▸ **Given exercise A**
Return every line of the records that contains the string "manicured", matching its case exactly.

▸ **Document segment**
....
For \(I=\{1\}\) and \(x_2=1\) the subproblem \({\mathrm {P}}_I(1)\) has the optimal solution \(x_1 = -1\) but for \(x_2 \le 0\) the subproblem \({\mathrm {P}}_I(0)\) is unbounded.

For integer linear programs with rational data, Lemma 1 tells us the following: If Algorithm BCD finds an optimal solution for every problem in the first round (i.e., when every subproblem \(I \in {\mathfrak {J}}\) has been considered once), then it will find an optimal solution in every subproblem considered later. This can be tested by only looking at the first feasible solution \(x^{(0)}\).
....
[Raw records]
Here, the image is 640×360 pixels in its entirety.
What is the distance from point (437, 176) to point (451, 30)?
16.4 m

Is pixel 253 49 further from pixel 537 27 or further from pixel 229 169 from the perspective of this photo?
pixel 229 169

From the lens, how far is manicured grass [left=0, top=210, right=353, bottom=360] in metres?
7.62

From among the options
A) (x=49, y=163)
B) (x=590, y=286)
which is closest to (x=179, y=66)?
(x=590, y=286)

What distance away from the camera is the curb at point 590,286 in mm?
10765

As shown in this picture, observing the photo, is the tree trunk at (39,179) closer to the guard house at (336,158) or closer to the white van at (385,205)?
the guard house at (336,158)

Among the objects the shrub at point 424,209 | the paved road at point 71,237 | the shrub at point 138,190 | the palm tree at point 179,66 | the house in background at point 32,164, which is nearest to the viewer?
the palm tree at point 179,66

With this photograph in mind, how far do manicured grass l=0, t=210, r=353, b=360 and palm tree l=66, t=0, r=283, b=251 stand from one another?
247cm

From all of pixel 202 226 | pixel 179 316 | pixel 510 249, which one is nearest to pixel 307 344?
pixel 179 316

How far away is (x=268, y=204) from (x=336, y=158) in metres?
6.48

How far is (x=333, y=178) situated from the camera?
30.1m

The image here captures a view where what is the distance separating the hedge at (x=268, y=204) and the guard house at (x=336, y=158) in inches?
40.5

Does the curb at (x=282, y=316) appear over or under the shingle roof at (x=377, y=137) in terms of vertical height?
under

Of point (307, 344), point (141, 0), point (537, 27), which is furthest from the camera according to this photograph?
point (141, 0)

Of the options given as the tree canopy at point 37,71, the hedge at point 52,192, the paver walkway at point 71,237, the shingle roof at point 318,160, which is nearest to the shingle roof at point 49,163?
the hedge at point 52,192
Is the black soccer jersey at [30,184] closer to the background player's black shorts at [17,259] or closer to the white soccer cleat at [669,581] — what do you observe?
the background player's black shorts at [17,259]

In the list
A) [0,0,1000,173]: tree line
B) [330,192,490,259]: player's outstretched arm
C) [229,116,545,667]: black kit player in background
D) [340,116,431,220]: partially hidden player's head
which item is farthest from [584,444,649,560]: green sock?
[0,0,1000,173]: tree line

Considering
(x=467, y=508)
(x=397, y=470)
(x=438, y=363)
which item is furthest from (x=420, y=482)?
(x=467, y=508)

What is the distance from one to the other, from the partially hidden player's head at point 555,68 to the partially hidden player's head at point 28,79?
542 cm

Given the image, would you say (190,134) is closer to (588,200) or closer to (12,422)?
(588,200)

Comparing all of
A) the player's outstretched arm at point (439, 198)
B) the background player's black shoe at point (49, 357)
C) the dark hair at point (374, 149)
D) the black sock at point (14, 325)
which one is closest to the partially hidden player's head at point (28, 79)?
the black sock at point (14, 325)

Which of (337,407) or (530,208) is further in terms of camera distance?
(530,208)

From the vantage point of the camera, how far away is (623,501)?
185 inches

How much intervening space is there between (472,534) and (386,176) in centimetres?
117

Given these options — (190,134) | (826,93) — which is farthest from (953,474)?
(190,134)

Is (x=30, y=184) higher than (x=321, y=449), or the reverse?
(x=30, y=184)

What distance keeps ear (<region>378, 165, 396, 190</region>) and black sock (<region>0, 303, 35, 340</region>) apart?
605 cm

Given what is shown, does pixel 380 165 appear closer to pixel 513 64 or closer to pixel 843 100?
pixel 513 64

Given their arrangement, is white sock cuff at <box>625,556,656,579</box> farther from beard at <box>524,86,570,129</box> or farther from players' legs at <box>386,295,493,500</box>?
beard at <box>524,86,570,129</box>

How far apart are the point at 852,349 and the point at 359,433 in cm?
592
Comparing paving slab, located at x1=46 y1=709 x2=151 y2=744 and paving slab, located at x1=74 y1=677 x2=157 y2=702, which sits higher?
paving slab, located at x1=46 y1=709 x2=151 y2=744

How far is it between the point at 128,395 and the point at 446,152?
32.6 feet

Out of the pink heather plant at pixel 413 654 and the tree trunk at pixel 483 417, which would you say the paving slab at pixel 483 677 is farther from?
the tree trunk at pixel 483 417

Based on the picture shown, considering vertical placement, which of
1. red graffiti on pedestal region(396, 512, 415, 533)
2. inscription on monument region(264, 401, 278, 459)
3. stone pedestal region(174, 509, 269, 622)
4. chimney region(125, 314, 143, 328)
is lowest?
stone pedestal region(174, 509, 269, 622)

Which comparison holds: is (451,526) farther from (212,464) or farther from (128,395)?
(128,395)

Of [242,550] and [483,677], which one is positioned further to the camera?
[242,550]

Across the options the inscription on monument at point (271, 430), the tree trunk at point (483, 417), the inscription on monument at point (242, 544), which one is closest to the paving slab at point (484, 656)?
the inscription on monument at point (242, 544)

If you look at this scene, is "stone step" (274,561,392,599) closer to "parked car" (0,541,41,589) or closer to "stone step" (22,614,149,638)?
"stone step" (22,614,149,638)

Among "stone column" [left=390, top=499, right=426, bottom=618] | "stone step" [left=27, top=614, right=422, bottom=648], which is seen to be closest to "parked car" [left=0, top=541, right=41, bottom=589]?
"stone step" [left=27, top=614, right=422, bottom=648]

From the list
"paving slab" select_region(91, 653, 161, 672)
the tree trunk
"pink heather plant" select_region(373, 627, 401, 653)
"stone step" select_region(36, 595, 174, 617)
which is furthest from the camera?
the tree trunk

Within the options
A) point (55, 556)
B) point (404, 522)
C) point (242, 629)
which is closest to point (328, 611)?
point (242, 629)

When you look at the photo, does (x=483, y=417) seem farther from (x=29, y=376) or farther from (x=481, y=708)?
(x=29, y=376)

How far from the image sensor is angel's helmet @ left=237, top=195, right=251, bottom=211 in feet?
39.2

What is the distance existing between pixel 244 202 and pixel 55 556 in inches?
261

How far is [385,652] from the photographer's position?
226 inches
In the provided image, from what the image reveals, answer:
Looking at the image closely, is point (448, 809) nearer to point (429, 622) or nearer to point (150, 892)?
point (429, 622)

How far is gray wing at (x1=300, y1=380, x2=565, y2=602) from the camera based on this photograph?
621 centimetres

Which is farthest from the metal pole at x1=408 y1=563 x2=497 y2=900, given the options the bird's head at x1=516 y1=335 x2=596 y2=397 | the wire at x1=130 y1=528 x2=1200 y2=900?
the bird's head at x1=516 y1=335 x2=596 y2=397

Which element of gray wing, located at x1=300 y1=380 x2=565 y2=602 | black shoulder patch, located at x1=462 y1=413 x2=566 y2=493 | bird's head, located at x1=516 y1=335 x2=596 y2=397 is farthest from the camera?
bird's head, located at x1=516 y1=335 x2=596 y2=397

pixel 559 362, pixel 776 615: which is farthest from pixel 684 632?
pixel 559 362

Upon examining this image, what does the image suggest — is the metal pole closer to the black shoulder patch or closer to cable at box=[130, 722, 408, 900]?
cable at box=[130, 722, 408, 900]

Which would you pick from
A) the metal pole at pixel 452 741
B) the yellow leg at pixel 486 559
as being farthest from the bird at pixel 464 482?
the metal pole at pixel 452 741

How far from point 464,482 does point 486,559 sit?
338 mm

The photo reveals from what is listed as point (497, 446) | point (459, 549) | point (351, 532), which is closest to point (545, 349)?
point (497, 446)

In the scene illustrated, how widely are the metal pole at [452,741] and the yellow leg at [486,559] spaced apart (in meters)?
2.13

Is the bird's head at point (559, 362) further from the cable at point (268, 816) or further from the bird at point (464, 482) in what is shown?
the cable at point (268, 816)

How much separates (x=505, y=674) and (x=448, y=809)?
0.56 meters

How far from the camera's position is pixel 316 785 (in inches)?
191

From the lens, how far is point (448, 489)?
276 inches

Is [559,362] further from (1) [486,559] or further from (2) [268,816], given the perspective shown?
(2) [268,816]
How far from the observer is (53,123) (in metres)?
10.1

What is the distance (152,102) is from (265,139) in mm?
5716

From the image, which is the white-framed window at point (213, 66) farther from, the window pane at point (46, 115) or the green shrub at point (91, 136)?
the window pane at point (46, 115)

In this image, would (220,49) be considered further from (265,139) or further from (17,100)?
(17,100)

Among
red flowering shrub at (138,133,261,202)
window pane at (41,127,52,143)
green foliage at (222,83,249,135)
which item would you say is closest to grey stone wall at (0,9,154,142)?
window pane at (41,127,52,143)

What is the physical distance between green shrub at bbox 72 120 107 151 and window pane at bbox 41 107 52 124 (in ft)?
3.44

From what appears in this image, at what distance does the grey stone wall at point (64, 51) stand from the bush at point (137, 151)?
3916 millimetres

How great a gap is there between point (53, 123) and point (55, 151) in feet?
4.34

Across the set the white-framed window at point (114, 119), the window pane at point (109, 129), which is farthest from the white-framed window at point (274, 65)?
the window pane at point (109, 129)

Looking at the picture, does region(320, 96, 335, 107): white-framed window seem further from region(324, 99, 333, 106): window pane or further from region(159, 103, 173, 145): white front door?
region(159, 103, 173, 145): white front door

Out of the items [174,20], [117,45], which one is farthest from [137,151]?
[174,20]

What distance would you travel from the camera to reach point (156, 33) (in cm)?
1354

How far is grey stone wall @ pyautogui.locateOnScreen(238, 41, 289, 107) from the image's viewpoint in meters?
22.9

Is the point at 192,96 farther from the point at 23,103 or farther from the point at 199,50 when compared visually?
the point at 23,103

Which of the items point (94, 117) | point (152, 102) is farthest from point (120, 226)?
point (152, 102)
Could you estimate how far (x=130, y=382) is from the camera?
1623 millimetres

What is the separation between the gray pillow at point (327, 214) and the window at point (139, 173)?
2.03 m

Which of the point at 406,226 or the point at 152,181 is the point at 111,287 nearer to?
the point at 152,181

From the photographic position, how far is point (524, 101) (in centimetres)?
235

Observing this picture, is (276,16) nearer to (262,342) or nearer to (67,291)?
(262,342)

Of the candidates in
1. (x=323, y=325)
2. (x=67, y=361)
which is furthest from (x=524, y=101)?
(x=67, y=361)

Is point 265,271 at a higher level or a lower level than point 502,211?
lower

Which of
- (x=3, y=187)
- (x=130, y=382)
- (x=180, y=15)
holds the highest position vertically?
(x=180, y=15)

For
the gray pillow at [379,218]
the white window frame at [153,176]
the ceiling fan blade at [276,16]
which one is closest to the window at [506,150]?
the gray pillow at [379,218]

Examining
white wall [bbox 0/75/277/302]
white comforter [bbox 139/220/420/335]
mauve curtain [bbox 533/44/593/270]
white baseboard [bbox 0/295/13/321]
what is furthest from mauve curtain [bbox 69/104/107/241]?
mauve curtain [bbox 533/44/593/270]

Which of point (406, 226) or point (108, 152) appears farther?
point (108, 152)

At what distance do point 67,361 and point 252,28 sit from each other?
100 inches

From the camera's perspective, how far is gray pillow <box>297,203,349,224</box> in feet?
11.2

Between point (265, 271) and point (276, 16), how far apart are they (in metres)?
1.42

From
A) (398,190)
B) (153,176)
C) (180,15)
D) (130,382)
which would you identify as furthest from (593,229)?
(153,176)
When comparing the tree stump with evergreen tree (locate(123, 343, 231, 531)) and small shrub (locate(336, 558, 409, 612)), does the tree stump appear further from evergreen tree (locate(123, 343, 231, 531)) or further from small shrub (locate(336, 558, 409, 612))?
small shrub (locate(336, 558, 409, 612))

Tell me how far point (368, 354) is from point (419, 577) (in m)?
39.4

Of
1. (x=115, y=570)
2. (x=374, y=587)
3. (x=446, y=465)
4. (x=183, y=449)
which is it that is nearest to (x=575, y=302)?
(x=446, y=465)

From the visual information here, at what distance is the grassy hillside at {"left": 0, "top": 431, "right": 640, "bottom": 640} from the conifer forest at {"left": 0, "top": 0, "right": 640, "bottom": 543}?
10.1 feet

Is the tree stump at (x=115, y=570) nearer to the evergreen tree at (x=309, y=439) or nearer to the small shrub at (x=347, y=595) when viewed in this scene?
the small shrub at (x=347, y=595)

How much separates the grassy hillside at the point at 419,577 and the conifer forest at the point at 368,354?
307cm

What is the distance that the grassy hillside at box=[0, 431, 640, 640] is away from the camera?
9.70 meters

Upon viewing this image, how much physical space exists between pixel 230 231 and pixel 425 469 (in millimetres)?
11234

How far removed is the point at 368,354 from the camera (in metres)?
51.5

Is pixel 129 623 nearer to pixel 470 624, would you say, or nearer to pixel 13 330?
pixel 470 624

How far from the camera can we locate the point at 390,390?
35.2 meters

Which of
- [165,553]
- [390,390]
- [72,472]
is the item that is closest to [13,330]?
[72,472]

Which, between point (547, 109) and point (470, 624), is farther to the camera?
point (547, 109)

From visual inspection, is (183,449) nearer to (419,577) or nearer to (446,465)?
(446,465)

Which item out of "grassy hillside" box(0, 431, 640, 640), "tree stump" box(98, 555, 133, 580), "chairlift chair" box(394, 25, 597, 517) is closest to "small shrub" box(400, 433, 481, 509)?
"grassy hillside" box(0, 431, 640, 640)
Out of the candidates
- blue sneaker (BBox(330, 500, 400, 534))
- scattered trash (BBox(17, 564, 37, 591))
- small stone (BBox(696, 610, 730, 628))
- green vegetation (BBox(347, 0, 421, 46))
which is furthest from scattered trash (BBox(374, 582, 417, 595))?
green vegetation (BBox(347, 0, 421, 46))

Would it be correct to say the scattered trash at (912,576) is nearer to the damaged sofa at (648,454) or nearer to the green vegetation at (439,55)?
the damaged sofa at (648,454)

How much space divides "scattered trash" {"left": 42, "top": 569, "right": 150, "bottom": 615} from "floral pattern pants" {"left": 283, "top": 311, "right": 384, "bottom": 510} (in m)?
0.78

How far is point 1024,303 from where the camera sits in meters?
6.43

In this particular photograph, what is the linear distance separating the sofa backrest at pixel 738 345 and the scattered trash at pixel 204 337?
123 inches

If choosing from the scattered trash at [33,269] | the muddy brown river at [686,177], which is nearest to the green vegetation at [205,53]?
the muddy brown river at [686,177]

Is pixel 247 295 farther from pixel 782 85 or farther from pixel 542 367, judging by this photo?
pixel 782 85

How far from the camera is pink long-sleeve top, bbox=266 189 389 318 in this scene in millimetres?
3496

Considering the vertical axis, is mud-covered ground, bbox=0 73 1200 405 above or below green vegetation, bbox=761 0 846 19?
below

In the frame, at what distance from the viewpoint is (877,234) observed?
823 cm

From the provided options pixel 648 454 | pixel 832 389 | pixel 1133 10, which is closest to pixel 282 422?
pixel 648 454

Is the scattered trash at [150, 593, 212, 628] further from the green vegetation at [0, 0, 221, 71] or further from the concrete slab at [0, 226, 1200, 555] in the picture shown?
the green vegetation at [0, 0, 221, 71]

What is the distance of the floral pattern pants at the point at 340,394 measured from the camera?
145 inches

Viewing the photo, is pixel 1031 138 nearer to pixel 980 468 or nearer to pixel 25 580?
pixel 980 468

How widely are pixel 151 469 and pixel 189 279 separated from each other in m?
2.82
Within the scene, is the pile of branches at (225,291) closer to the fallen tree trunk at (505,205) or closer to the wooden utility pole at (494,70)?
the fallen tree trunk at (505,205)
....
▸ **Given exercise B**
In the passage on Algorithm BCD, what does Lemma 1 say happens if the algorithm finds an optimal solution for every problem in the first round?

▸ **Exercise solution A**
From the lens, how far is manicured grass [left=0, top=210, right=353, bottom=360] in metres?
With this photograph in mind, how far do manicured grass l=0, t=210, r=353, b=360 and palm tree l=66, t=0, r=283, b=251 stand from one another?

▸ **Exercise solution B**
It will find an optimal solution in every subproblem considered later.